Two-way price action before and after strong(ish) NFP
* Strong jobs report likely to keep Fed on hold for a while longer
* USD steady after choppy price action, AUD outperforms on RBA comments
* US stocks flat on payrolls surprise, UK’s FTSE 100 posts more record highs
* Fed official warns against rate cuts amid “hot” inflation
FX: USD was whippy with an intraday top at 97.27 made on the release of the stronger than expected monthly jobs data. But the index printed a doji with prices settling very near the middle of a wide range day. The headline at 130k smashed the consensus 65k estimate with only very minor revisions to the prior two months, while the jobless rate came in one-tenth lower at 4.3% and wage growth one-tenth higher at 0.4% m/m. That said, aside from three sectors (government, leisure, education and healthcare) the economy has actually lost jobs in recent months. The benchmark revisions were also grim as predicted, down 862k so above Fed Chair Powell’s 60k per month expectation. Rate cut bets did shift, with the next fully priced 25bps now seen in July, rather than June ahead of the data, though there’s still 51bps priced in for 2026.

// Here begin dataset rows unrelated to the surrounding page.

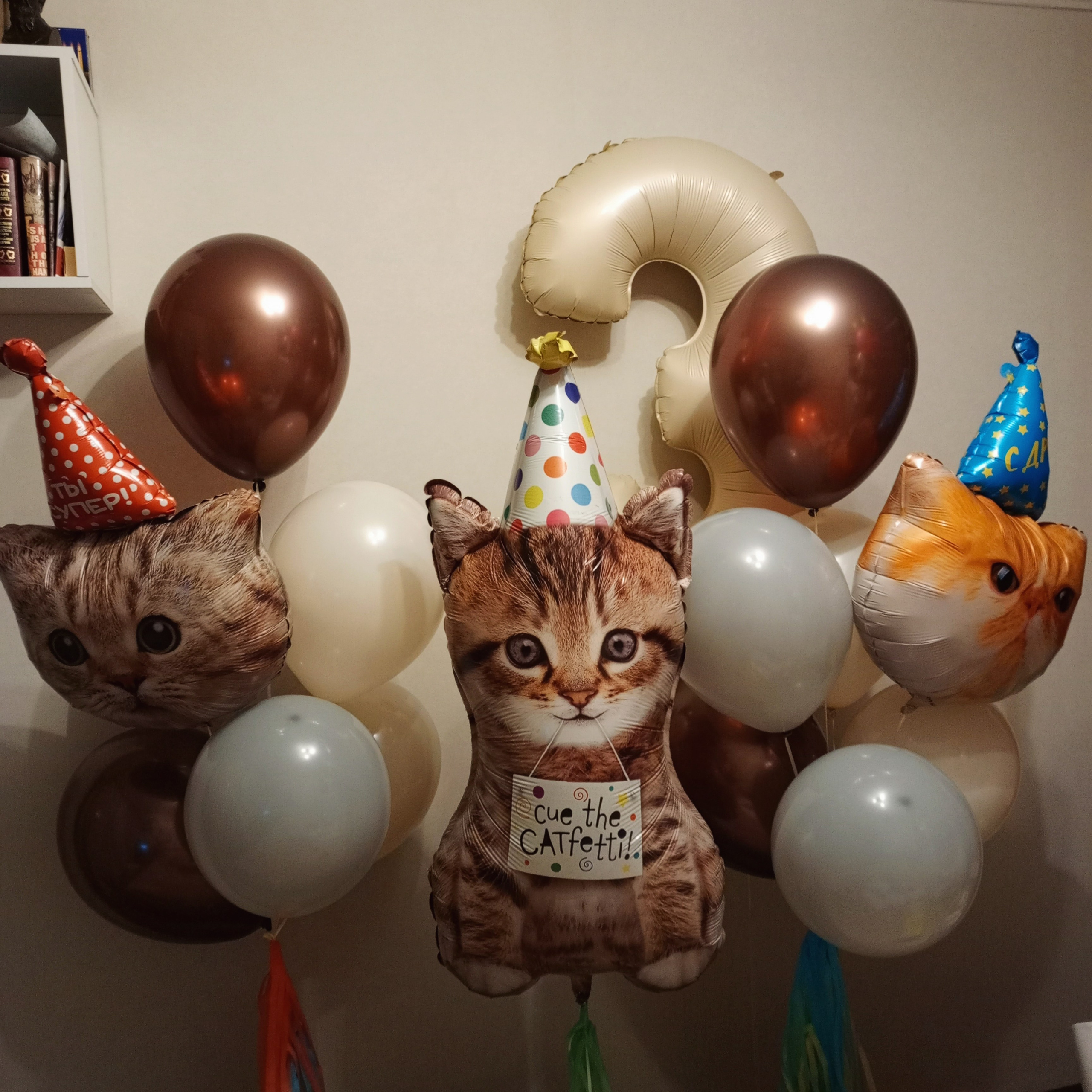 Для малышей от 0-4 лет девочек и мальчиков. Аэродизайнер Елена Лин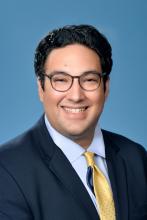 Nicolas Flores, D.O.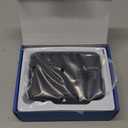 ClearClick Cassette Tape to USB 2.0 (Second Generation) - Convert Cassette Tapes to Digital MP3 Audio Files on USB Flash Drive - File Splitting Feature - Instant Setup - No Computer Required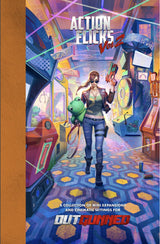 OUTGUNNED - ACTION FLICKS VOLUME 2 (Special Order)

EUR stalled at the September cycle high at 1.1918. The late January top resides at 1.2082. Sentiment is the current theme with central bank policy offering mild support to the ECB, even with yesterday’s stronger US jobs data. The outperformer of the year, CHF, was dented by the NFP figures as the dollar climbed for a third straight day.

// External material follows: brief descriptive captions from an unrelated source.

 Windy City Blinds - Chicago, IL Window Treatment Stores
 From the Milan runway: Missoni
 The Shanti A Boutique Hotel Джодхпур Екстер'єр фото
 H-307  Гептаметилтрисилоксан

GBP was mid-pack with sterling eking out a small loss versus the dollar. An easing in political uncertainty helped, though hurdles loom for PM Starmer to negotiate. Q4 GDP is released today with April rate cut odds high.
JPY gained big for a third straight day, outperforming its peers again as prices fell sharply below the 100-day SMA at 154.50. The relief rally post Sunday’s election from the stability and credibility message from Takaichi is still boosting the yen. JGB yields are steady and the bull target is the late January lows around 152.14/09. The 200-day SMA is well below at 150.41.

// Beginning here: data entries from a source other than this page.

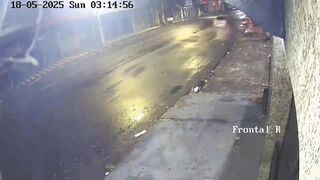 Hit and Run Murder or a Hit and Run Murder. But I'm not an Expert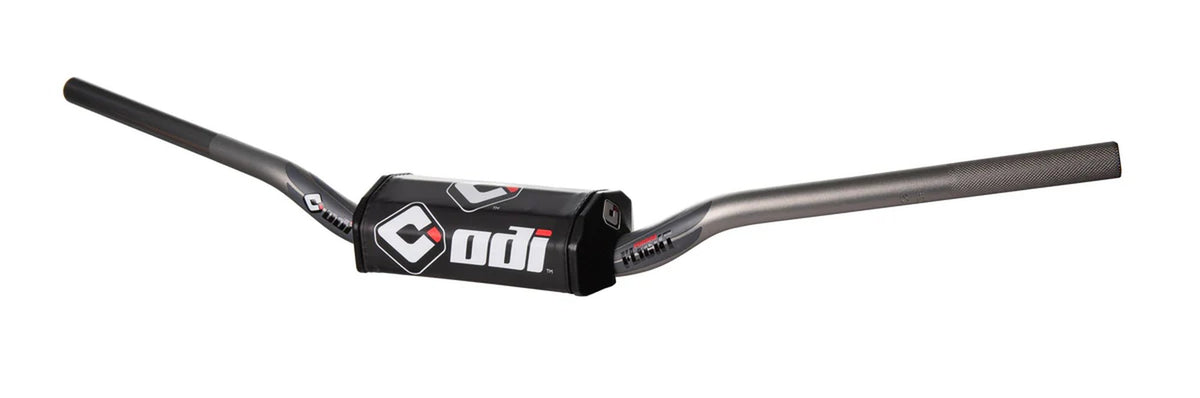 ODI Handlebar McGrath - Graphite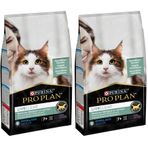 Pro Plan Liveclear 7+ Hindili Kısırlaştırılmış Kedi Maması 1.4 kg (2 paketi)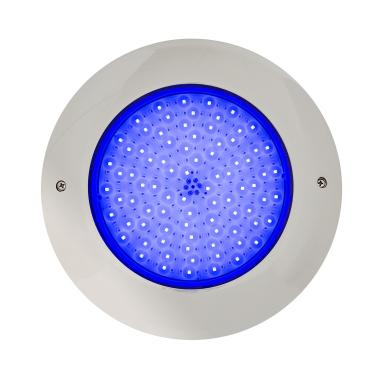 Imagem de Foco LED RGB Submersível para Piscina, 12 V CA, IP68, Aço Inoxidável, 20 W, XtraPool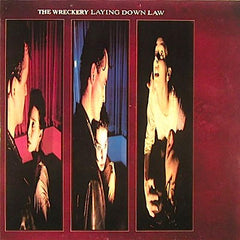 The Wreckery | Laying Down Law | Album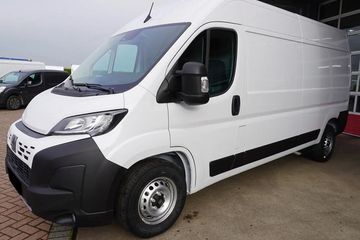 Fiat Ducato Maxi L3H2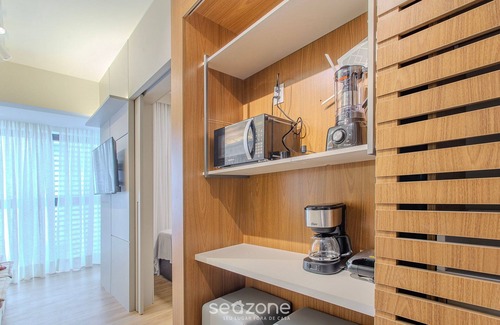 Barra Apartment | Comfort & Convenience 200m From the Beach! Hba0309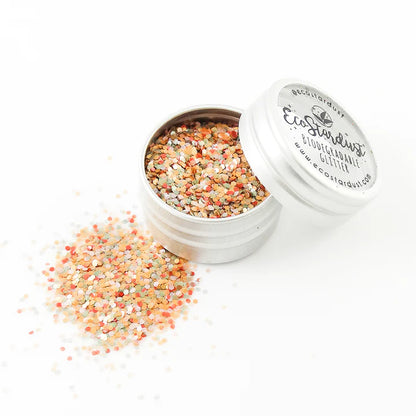 Retro kit - Certified Bioglitter® - Trio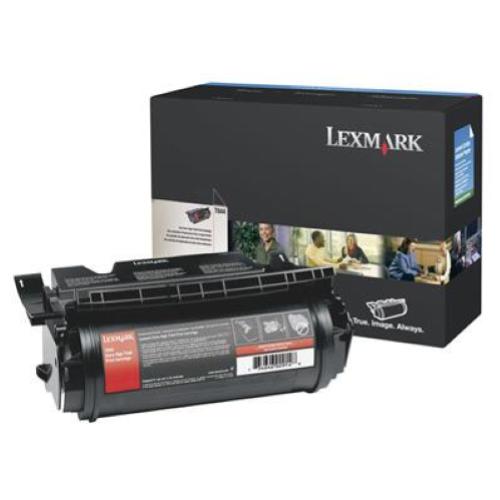 TONER T644 CORPORATE 32K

AUD made fresh near 4-year cycle highs at 0.7143 after supportive comments from RBA Deputy Governor who said…“many parts of the economy are doing quite well.” Prices are overbought on the weekly chart.
US stocks: S&P 500 was flat and closes at 6,941, the Nasdaq was up 0.29% at 25,201 and the Dow Jones was lower by 0.13% at 50,121. There was mixed sector performance with Energy, Consumer Staples and Materials leading the gains, while Financials and Communication Services were again the underperformers, with Consumer Discretionary the only other sector in the red. Energy stocks tracked crude prices higher, while financials were weighed on continued AI disruption concerns. Shopify saw a top line beat and buyback, opened sharply higher before closing down 6.7%. Robin Hood lost 8.9% as revenue came in short with both crypto and options trading revenue light. Ford beat on revenue and guided stronger profits in 2026 highlighting better cost controls; the share settled 2% higher.
Asian stocks: Futures are mixed. APAC stocks traded higher, but gains were capped after the weak US handover ahead of NFP. Liquidity was thin due to a Japanese market holiday. The ASX 200 outperformed with the index led higher by the top-weighted financial sector. Australia’s biggest lender and company by market cap, CBA, rallied following a 5% increase in first half profits. The Hang Seng and Shanghai Comp were kept afloat following the PBoC’s recent pledge to continue implementing an appropriately loose monetary policy However, upside was limited on the mixed Chinese inflation data.
Gold ticked higher with the intraday top at $5,119 made just before the NFP release. Prices moved off their highs but momentum is mildly bullish for more gains and two steady days of gains.
Day Ahead – UK GDP
UK Q4 GDP is expected at 0.1% q/q and 1.3% y/y, while December growth is forecast to rise 0.3% from 0.1%. The restart of car production at Jaguar Land Rover boosted Q4 but now means a softer December print as that impact eases. Solid growth momentum should carry over into 2026 in the UK even though there is subdued sentiment amid loud political noise around PM Starmer’s position.
Regarding the BoE, policymakers are struggling to determine the extent of additional easing required, with a divided MPC. Last week’s dovish hold and surprise tight 5-4 vote split versus a consensus 7-2, brought forward expectations for a 25bps cut to April. However, the likelihood of an additional cut remains short of its January highs with markets currently only pricing about 20bpts of additional easing for 2026.
Chart of the Day – GBP/USD struggling to go higher
After pushing decisively in late January above the 200-day SMA, now at 1.3430, cable hit multi-year highs at 1.3868 with four strong days of buying as the dollar spiked lower. Prices then corrected through the minor Fib retracement level before finding support at the more important 38.2% Fib at 1.3540. Buyers stepped in here and the daily RSI ticked up higher from 50 denoting some bullish momentum. The major has now stalled up at the minor Fib in a near-term range between 1.3620 and 1.3730.